» Work instructions
As you reproduce every line below, keep it exactly as written and leave out the images.

[[ Data below, beginning ]]

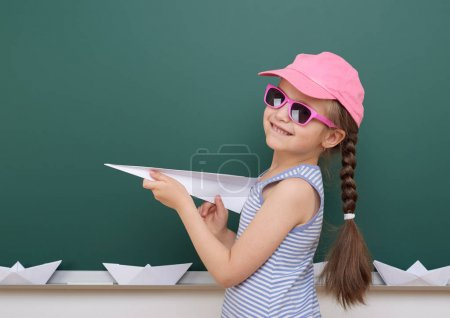 Photo pour Écolière avec avion en papier jouer près d'un tableau noir, espace vide, concept éducatif - image libre de droit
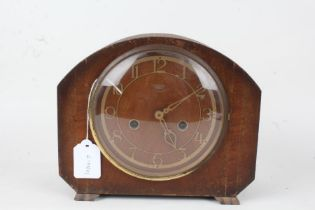 Smiths Enfield mantel clock, with arched case, the pierced brass effect dial with Arabic numerals,
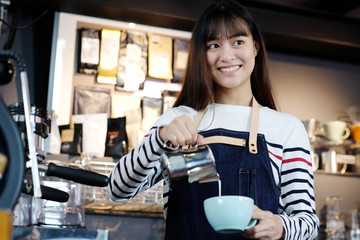 Young asian women barista pouring milk into coffee cup at cafe counter, food and drink concept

[[ Data below, end ]]

» Task output
 Photo pour Écolière avec avion en papier jouer près d'un tableau noir, espace vide, concept éducatif - image libre de droit
 Smiths Enfield mantel clock, with arched case, the pierced brass effect dial with Arabic numerals,
 Young asian women barista pouring milk into coffee cup at cafe counter, food and drink concept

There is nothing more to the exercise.